The data comes from tens of thousands of active workloads across hundreds of cloudspaces and the findings challenge the assumption that spot instances are only suited for interruptible or non-critical workloads.
The report shows that 51% of cloudspaces run stateful containerized applications and 96.8% of active users run entirely on spot with no on-demand fallback.
Databases, caching layers, and ML pipelines are running in production on spot compute resources, achieving real cost savings without sacrificing fault tolerance.
For engineering teams and FinOps leads evaluating spot instances for serious workloads, this report is a practical reference point. It covers workload architecture patterns, GitOps tooling adoption, resilience strategies, and operational maturity across hundreds of organizations running containerized applications on Rackspace Spot.
With a preemption rate of around 0.1% on the Rackspace Spot platform, teams no longer need to worry about interruptions. Spot instances are charged by the hour, making costs predictable and easy to track. For teams serious about reducing compute costs, the data suggests reserved instances are no longer the default answer.
For any team running containerized applications on Kubernetes and looking to cut cloud costs without trading away reliability, the State of Rackspace Spot 2026 is the data they've been waiting for.
Start running your production Kubernetes workloads on Rackspace Spot today.
Frequently Asked Questions
What types of Kubernetes workloads actually run on spot instances?
More than most teams expect. The assumption that spot instances are only suited to throwaway batch jobs is outdated. Deployments covering stateless microservices, APIs, and web applications make up the majority of workloads, followed by batch jobs and scheduled automation. More significantly, over half of cloudspaces on Rackspace Spot run stateful applications including MySQL, PostgreSQL, and Redis using StatefulSets. Organizations are not choosing between stateless and stateful on spot infrastructure. They are running both.
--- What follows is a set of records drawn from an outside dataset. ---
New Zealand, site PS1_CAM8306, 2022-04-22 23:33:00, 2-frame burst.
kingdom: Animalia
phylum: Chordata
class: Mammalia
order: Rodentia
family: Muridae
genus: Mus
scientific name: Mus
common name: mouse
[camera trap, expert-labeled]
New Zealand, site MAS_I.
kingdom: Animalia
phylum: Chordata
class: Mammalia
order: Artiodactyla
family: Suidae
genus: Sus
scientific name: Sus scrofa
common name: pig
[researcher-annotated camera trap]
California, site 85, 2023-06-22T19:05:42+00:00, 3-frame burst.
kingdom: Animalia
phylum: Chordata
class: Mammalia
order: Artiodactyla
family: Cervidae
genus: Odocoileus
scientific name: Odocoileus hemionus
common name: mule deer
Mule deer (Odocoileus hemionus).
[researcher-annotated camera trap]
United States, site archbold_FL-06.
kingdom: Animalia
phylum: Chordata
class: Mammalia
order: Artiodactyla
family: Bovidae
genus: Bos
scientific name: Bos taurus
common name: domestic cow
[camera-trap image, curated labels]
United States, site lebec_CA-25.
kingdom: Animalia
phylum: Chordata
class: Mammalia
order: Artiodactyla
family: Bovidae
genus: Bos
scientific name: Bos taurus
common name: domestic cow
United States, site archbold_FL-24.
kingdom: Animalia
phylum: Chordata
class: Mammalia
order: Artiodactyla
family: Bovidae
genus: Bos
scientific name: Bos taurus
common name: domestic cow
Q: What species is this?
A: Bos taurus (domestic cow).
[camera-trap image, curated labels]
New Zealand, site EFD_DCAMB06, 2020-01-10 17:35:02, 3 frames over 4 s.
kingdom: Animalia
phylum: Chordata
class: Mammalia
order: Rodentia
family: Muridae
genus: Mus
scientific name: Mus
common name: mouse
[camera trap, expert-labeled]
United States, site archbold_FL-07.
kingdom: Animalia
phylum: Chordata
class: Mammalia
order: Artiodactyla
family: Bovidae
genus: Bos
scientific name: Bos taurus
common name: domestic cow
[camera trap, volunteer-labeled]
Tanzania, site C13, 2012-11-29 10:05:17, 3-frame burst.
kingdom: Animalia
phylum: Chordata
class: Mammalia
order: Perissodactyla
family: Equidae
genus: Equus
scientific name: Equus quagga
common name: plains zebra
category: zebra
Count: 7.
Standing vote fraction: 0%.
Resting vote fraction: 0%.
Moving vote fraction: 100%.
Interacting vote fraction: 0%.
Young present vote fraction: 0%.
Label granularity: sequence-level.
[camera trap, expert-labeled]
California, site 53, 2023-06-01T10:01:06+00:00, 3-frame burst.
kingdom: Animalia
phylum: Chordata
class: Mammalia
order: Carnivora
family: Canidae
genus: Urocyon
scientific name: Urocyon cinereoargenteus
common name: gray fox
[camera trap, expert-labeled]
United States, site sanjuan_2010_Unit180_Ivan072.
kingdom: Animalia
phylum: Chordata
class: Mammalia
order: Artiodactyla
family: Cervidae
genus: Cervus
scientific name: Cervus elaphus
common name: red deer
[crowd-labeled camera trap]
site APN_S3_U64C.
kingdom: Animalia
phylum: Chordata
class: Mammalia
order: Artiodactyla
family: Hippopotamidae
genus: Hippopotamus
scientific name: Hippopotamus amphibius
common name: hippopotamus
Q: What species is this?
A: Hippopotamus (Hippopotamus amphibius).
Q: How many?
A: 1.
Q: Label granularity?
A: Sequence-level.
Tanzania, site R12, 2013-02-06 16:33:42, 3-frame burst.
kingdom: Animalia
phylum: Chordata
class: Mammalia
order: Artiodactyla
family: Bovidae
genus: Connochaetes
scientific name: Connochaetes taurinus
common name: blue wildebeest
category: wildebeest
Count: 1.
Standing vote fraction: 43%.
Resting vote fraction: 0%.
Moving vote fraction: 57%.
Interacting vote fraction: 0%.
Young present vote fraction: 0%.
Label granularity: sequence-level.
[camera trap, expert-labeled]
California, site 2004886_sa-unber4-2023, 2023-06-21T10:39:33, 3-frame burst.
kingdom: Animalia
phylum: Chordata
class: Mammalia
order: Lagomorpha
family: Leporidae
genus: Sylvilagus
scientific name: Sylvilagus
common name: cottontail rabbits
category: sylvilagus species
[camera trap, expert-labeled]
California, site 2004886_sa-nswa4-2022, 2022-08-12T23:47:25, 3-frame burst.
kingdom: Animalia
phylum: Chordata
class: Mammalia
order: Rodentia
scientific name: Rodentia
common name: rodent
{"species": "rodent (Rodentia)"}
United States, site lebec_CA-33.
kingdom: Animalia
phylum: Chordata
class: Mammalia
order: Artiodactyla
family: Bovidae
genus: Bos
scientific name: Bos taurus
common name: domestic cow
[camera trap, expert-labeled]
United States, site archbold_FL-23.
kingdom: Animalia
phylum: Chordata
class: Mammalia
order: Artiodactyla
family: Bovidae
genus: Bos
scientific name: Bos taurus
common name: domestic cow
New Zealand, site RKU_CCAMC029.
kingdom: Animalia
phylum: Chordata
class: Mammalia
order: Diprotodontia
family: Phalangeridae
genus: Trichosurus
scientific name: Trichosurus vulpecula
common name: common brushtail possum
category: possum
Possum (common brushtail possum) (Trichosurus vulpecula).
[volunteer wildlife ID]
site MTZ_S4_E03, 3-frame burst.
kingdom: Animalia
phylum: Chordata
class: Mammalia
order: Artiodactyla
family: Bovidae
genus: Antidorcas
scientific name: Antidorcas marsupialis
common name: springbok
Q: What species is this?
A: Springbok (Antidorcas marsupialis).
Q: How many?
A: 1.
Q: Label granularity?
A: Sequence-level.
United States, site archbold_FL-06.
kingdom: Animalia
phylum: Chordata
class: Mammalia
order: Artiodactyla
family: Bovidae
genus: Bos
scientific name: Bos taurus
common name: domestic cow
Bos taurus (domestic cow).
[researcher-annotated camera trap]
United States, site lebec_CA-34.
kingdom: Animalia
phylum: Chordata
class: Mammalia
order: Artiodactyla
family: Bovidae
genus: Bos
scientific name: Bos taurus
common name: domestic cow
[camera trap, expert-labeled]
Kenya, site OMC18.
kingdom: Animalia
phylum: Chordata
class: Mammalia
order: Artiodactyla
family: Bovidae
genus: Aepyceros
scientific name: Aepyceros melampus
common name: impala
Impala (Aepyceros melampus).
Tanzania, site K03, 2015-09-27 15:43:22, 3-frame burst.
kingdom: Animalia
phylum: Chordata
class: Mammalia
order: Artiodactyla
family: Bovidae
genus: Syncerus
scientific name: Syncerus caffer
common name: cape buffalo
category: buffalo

How mature is Kubernetes spot instance adoption in 2026?
More mature than most industry benchmarks suggest, with GitOps and stateful workload adoption running well above CNCF survey averages. On Rackspace Spot, adoption has reached a record high: 96.8% of users run their workloads entirely on spot instances.
How do organizations handle resilience and high availability on spot instances?
Teams run multiple replicas across zones for high availability, with the most critical services running four or more. They back this up with automated database backups, failover, and object storage as backup targets.
What technology stacks are teams running on Kubernetes spot instances?
Most teams running Kubernetes on spot instances use the same production-grade stacks they would on on-demand infrastructure. On Rackspace Spot, teams run Go-based microservices, MySQL or PostgreSQL for their databases, Redis for caching, and Prometheus and Grafana for observability.
Is it safe to run databases and stateful applications on spot instances?
Running databases on spot instances has traditionally been seen as risky due to the possibility of interruptions. On Rackspace Spot, 51% of cloudspaces run stateful applications in production, with teams using operator-managed databases that handle automated failover, backups, and replication. For teams who prefer not to manage databases on instances at all, Rackspace Spot also offers a managed DBaaS with PostgreSQL, automated backups, and high availability built in.
Are organizations using spot instances for Kubernetes worker nodes in production?
Yes, running spot instances as Kubernetes worker nodes is one of the most common ways teams cut compute costs in production. Because Kubernetes handles pod scheduling and rescheduling automatically, worker nodes are a natural fit for spot. On Rackspace Spot, 96.8% of active users run entirely on spot with no on-demand fallback. With a preemption rate of around 0.1%, teams are not worried about interruptions, making spot worker nodes a reliable and cost effective choice for production workloads.